WHAT YOU SHOULD DO
Copy out the listing below word for word, from its first line through its last.

DATA ROWS
---
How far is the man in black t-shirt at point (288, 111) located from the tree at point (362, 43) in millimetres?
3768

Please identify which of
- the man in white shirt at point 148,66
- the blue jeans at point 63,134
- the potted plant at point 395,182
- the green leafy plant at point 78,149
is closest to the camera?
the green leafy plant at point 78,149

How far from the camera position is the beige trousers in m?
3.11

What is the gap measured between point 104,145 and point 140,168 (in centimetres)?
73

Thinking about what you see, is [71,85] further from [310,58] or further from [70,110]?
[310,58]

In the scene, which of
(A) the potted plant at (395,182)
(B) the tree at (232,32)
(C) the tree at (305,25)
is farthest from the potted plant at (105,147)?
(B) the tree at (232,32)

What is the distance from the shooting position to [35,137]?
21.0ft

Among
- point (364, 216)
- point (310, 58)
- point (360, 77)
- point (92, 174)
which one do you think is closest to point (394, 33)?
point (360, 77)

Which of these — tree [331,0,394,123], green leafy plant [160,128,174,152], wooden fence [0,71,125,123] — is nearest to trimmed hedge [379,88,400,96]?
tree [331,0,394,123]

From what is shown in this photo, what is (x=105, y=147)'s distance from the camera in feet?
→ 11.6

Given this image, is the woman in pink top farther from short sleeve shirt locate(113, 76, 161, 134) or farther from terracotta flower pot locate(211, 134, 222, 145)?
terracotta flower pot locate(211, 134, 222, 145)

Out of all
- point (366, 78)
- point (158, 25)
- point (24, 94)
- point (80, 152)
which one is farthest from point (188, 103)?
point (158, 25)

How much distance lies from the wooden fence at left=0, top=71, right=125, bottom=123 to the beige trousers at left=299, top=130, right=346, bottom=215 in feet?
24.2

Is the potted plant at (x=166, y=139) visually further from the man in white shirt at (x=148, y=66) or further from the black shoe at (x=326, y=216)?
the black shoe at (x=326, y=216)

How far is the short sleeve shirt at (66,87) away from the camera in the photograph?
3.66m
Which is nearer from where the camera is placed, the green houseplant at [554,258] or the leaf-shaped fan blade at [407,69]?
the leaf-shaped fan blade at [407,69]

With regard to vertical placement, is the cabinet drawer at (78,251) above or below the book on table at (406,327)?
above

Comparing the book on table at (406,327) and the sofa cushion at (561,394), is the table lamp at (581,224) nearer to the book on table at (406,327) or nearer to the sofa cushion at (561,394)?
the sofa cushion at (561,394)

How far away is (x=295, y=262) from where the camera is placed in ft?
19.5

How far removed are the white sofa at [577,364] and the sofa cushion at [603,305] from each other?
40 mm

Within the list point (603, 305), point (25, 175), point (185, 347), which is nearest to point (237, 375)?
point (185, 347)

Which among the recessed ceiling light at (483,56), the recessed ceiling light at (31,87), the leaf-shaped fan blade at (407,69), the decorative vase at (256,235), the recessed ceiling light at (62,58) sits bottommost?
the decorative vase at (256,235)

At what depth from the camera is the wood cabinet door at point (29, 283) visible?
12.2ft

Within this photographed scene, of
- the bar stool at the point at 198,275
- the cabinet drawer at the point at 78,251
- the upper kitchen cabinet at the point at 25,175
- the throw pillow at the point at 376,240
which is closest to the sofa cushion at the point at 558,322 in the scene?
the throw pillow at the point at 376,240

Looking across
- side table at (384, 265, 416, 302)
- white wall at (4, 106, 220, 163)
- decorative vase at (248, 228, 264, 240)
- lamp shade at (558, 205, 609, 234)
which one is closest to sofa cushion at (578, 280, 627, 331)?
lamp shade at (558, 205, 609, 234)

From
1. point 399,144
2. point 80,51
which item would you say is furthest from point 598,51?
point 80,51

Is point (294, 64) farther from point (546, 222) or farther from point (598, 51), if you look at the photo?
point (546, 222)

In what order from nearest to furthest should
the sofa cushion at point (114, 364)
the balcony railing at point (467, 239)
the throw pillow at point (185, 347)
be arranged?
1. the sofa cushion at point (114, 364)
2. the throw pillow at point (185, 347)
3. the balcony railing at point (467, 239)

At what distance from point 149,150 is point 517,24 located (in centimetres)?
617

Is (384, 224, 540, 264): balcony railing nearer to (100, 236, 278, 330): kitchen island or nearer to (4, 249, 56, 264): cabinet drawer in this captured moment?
---
WRITTEN REPLY
How far is the man in black t-shirt at point (288, 111) located from the tree at point (362, 43) in millimetres?
3768

Please identify which of
- the man in white shirt at point 148,66
- the blue jeans at point 63,134
- the potted plant at point 395,182
- the green leafy plant at point 78,149
is closest to the camera?
the green leafy plant at point 78,149

How far from the camera position is the beige trousers in m?
3.11

What is the gap measured between point 104,145 and point 140,168 (in centimetres)?
73

Thinking about what you see, is [71,85] further from [310,58] or further from [70,110]?
[310,58]

In the scene, which of
(A) the potted plant at (395,182)
(B) the tree at (232,32)
(C) the tree at (305,25)
is farthest from the potted plant at (105,147)?
(B) the tree at (232,32)

What is the distance from the shooting position to [35,137]?
21.0ft

Among
- point (364, 216)
- point (310, 58)
- point (360, 77)
- point (92, 174)
which one do you think is closest to point (394, 33)?
point (360, 77)

Which of these — tree [331,0,394,123], green leafy plant [160,128,174,152], wooden fence [0,71,125,123] — is nearest to trimmed hedge [379,88,400,96]?
tree [331,0,394,123]

From what is shown in this photo, what is (x=105, y=147)'s distance from the camera in feet?
→ 11.6

Given this image, is the woman in pink top farther from short sleeve shirt locate(113, 76, 161, 134) or farther from terracotta flower pot locate(211, 134, 222, 145)?
terracotta flower pot locate(211, 134, 222, 145)

Out of all
- point (366, 78)
- point (158, 25)
- point (24, 94)
- point (80, 152)
which one is farthest from point (188, 103)?
point (158, 25)

How much distance lies from the wooden fence at left=0, top=71, right=125, bottom=123 to the beige trousers at left=299, top=130, right=346, bottom=215 in feet?
24.2

Is the potted plant at (x=166, y=139) visually further from the man in white shirt at (x=148, y=66) or further from the black shoe at (x=326, y=216)?
the black shoe at (x=326, y=216)

How far is the short sleeve shirt at (66,87) away from the camera in the photograph?
3.66m
Which is nearer from where the camera is placed, the green houseplant at [554,258] or the leaf-shaped fan blade at [407,69]?
the leaf-shaped fan blade at [407,69]

With regard to vertical placement, is the cabinet drawer at (78,251) above or below the book on table at (406,327)?
above

Comparing the book on table at (406,327) and the sofa cushion at (561,394), is the table lamp at (581,224) nearer to the book on table at (406,327) or nearer to the sofa cushion at (561,394)?
the sofa cushion at (561,394)

How far away is (x=295, y=262) from where the camera is placed in ft?
19.5

How far removed are the white sofa at [577,364] and the sofa cushion at [603,305] from each other?
40 mm

Within the list point (603, 305), point (25, 175), point (185, 347), which is nearest to point (237, 375)?
point (185, 347)

Which among the recessed ceiling light at (483,56), the recessed ceiling light at (31,87), the leaf-shaped fan blade at (407,69), the decorative vase at (256,235), the recessed ceiling light at (62,58) sits bottommost?
the decorative vase at (256,235)

At what depth from the camera is the wood cabinet door at point (29, 283) visible?
12.2ft

Within this photographed scene, of
- the bar stool at the point at 198,275
- the cabinet drawer at the point at 78,251
- the upper kitchen cabinet at the point at 25,175
- the throw pillow at the point at 376,240
which is closest to the sofa cushion at the point at 558,322 in the scene?
the throw pillow at the point at 376,240

Looking across
- side table at (384, 265, 416, 302)
- white wall at (4, 106, 220, 163)
- decorative vase at (248, 228, 264, 240)
- lamp shade at (558, 205, 609, 234)
which one is closest to sofa cushion at (578, 280, 627, 331)?
lamp shade at (558, 205, 609, 234)

From
1. point 399,144
2. point 80,51
which item would you say is furthest from point 598,51?
point 80,51

Is point (294, 64) farther from point (546, 222) or farther from point (598, 51), if you look at the photo?
point (546, 222)

In what order from nearest to furthest should
the sofa cushion at point (114, 364)
the balcony railing at point (467, 239)
the throw pillow at point (185, 347)
be arranged?
1. the sofa cushion at point (114, 364)
2. the throw pillow at point (185, 347)
3. the balcony railing at point (467, 239)

At what distance from point 149,150 is point 517,24 located (in centimetres)?
617

Is (384, 224, 540, 264): balcony railing nearer to (100, 236, 278, 330): kitchen island or nearer to (4, 249, 56, 264): cabinet drawer in this captured moment?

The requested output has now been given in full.